Now this is a topic I can strongy relate to .. recently my group has been going through a turmoil of too many players (6+) and trying to cut the numbers (I’m GMing) and some players wanting to do other games but not by offering something new, just crappping on my head as a GM. Even after I’ve said I had no problem with that, I like the idea, but if most folks actively *want* me to GM, I’m happy to do it. Its a mess, thats for sure. Navigating everyones desires and egos..
To cut the whole story short, nowdays (after too many emails and talks) we have 2 regular sessions, Wed & Sat. Saturday is the standard one and all regulars are there (5 players + GM).
On Wednesday I GM for only three people. They *love* the characters, developed mutual backstories, work very well together and really enjoy the AP (CoC, btw). And they don’t want any more PCs.
The problem began when one of the ‘other’ players said she wants to join this game even tho she’ll usually be late for sessions because of classes and stuff. I made a mistake for letting her join for two sessions and now I can’t find a way to tell her not to come. We even moved time slot for the game (I know, sneaky and really not nice or sincere) but she didn’t take the hint.
On the last session I got into a fight with her (that was a funny story) and I don’t want to worsen the situation by dumping a rejection just like that.
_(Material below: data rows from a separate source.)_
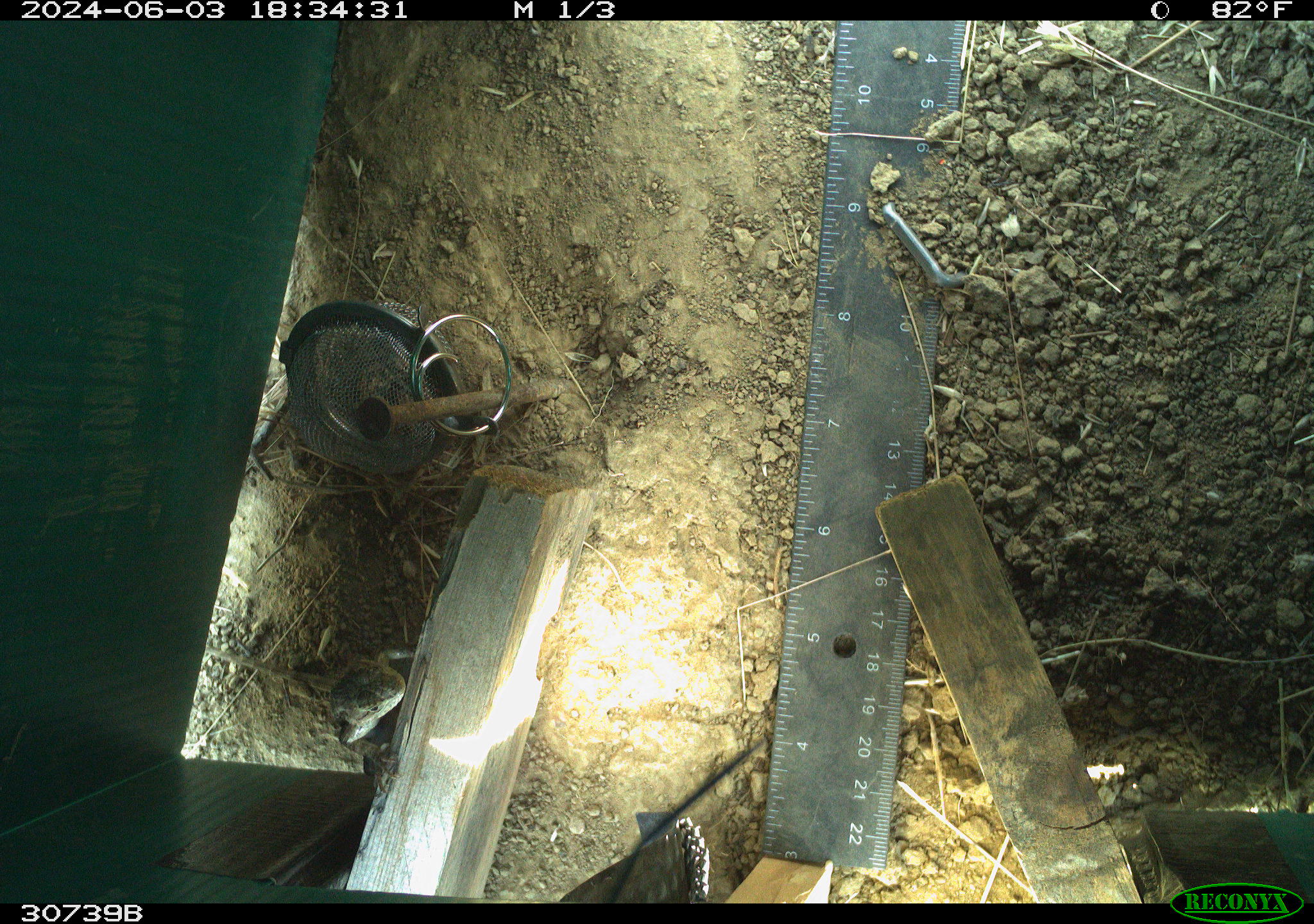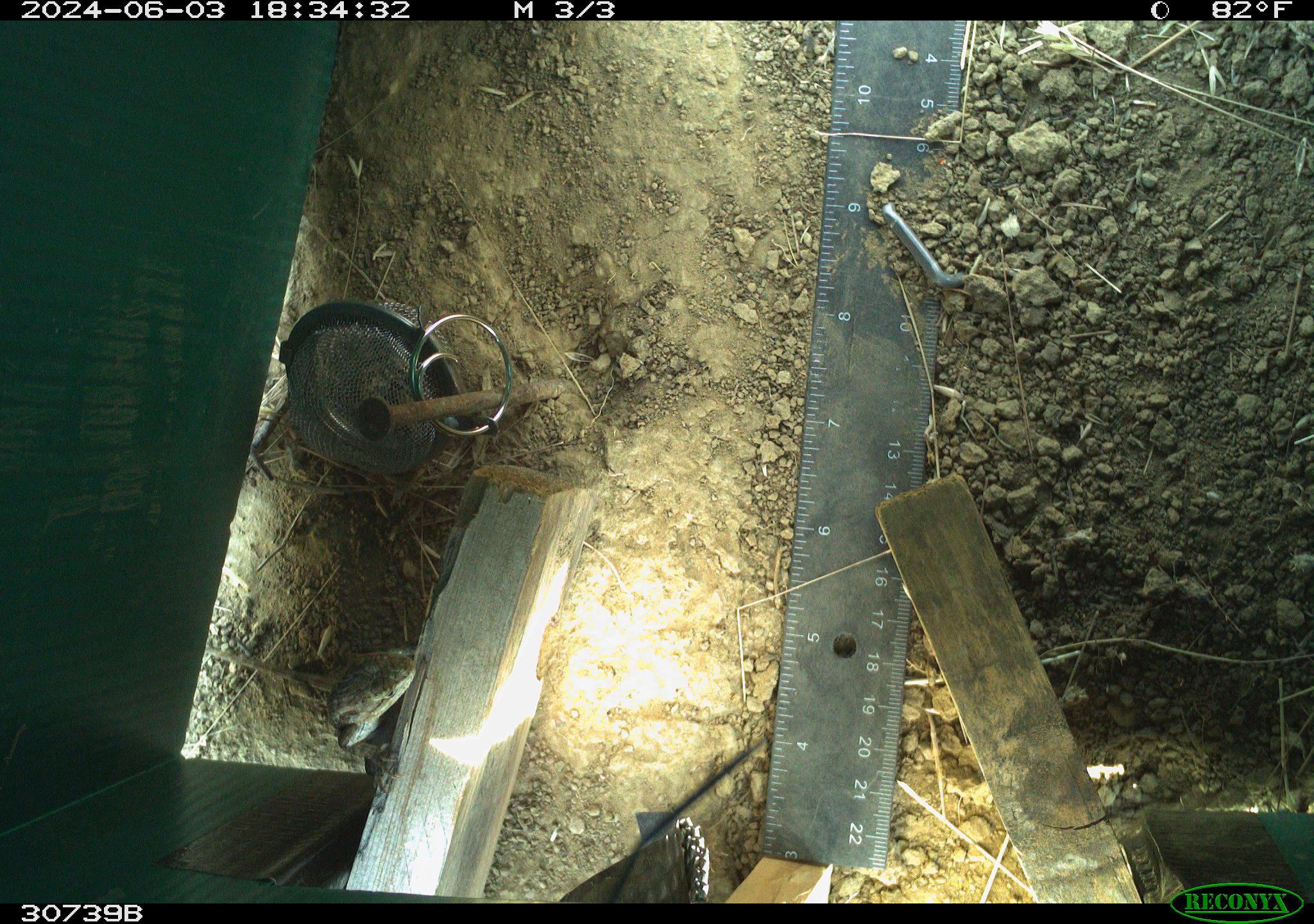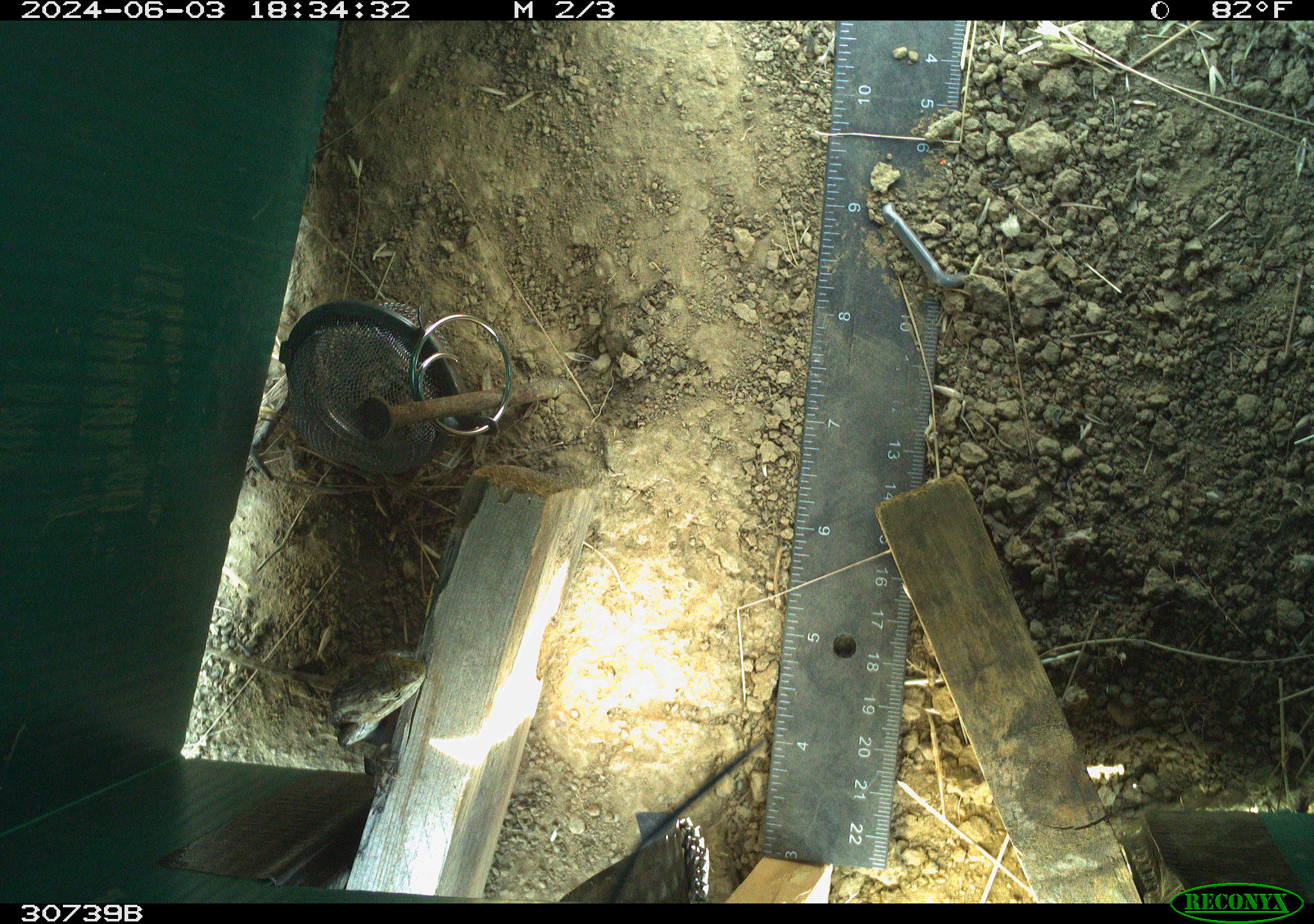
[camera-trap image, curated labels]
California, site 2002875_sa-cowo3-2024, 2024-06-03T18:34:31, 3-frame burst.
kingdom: Animalia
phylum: Chordata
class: Reptilia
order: Squamata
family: Phrynosomatidae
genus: Sceloporus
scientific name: Sceloporus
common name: spiny lizards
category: sceloporus species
Afterall, we will still continue to game and all of us are RL friends.
Yeah, that’s a tough one. You’re going to have to sack up, man. Wait till after the fight thing is over, but then it’s on you (from your story I assume as GM you’re the one with unilateral invite/uninvite rights) to handle this.
Here’s the thing – you don’t really have to sink into the mire of navigating everyone’s egos if you keep it professional and coach-like in the first place. If you have poor personal boundaries, then people instinctively abuse them. Giving in to her wanting to join in the first place was a step down the slope, so it’ll be harder at this point, but just be honest. “The group wasn’t really looking to have anyone else join but I invited you anyway, since you’re my friend and all, and with more people and schedule disruption it has affected the game’s pretty in depth plot and group dynamic. I know you’re busy, and of course classes have to come first… Do you mind if you sit out of this one? We’ll still game together on Whateverday of course! I’m sorry for the start-and-stop, that’s my bad.”
I like the way you put the whole thing and it is true afterall.
Yesterday we gamed and in the end we did talk and she agreed that its not fair to the rest of the team if she were to jump in at random, in the middle of sessions, etc.. besides, the way things are likely to develop, it wouldn’t be easy to find reasons why a character joins or dissapeares at certain points.
oh, and you mean, ‘sack up girl’ 😀 I will , as always 😉
p.s. I really love your blog and can’t wait for anothe PFRPG AP to happen so we can all get more session reviews
Cool, I’m glad it worked out!
And the next session of Reavers is this Sunday. We only play it every other week and I took a week off, so it’s been a little while, but we’re still plugging away! With the first plot arc complete I had to do a bit of work to block out the next one. It’ll be a little Second Darkness, a little Razor Coast, a lot of Pathfinder modules, and a little Dungeon Magazine!